EXERCISE INSTRUCTIONS:
Repeat every entry word for word, but leave the images out of your copy.
┌──
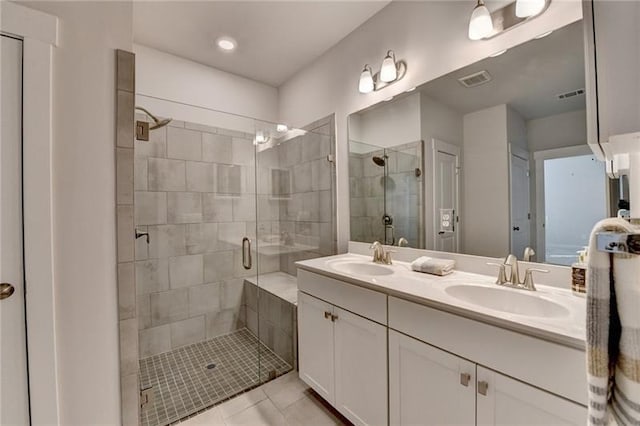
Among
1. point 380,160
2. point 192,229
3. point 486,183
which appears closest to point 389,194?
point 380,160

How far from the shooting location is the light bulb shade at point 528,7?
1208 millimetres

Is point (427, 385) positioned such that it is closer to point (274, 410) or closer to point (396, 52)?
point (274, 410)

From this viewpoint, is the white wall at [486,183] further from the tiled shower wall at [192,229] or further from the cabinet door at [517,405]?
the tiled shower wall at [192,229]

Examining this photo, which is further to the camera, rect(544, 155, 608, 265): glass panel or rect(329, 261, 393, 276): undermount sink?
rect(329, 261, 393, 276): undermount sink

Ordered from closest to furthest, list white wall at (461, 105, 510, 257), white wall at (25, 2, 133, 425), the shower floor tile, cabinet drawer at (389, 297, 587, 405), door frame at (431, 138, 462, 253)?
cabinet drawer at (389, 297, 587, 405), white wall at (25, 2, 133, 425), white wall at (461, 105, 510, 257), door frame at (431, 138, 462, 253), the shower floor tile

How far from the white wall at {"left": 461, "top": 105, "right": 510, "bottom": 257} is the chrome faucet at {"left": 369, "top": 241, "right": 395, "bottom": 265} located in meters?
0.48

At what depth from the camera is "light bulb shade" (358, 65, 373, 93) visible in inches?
└──
SOLUTION FOR THIS EXERCISE:
Among
1. point 380,160
2. point 192,229
3. point 486,183
which appears closest to point 389,194?
point 380,160

How far from the shooting location is the light bulb shade at point 528,7?
1208 millimetres

Is point (427, 385) positioned such that it is closer to point (274, 410) or closer to point (396, 52)?
point (274, 410)

From this viewpoint, is the white wall at [486,183] further from the tiled shower wall at [192,229] or further from the cabinet door at [517,405]?
the tiled shower wall at [192,229]

Examining this photo, which is further to the camera, rect(544, 155, 608, 265): glass panel or rect(329, 261, 393, 276): undermount sink?
rect(329, 261, 393, 276): undermount sink

Ordered from closest to furthest, list white wall at (461, 105, 510, 257), white wall at (25, 2, 133, 425), the shower floor tile, cabinet drawer at (389, 297, 587, 405), door frame at (431, 138, 462, 253)?
cabinet drawer at (389, 297, 587, 405), white wall at (25, 2, 133, 425), white wall at (461, 105, 510, 257), door frame at (431, 138, 462, 253), the shower floor tile

How far from the white wall at {"left": 461, "top": 105, "right": 510, "bottom": 257} is the chrome faucet at {"left": 369, "top": 241, "right": 395, "bottom": 265} located in meters?
0.48

At what depth from the camera is "light bulb shade" (358, 65, 373, 93) visible in inches?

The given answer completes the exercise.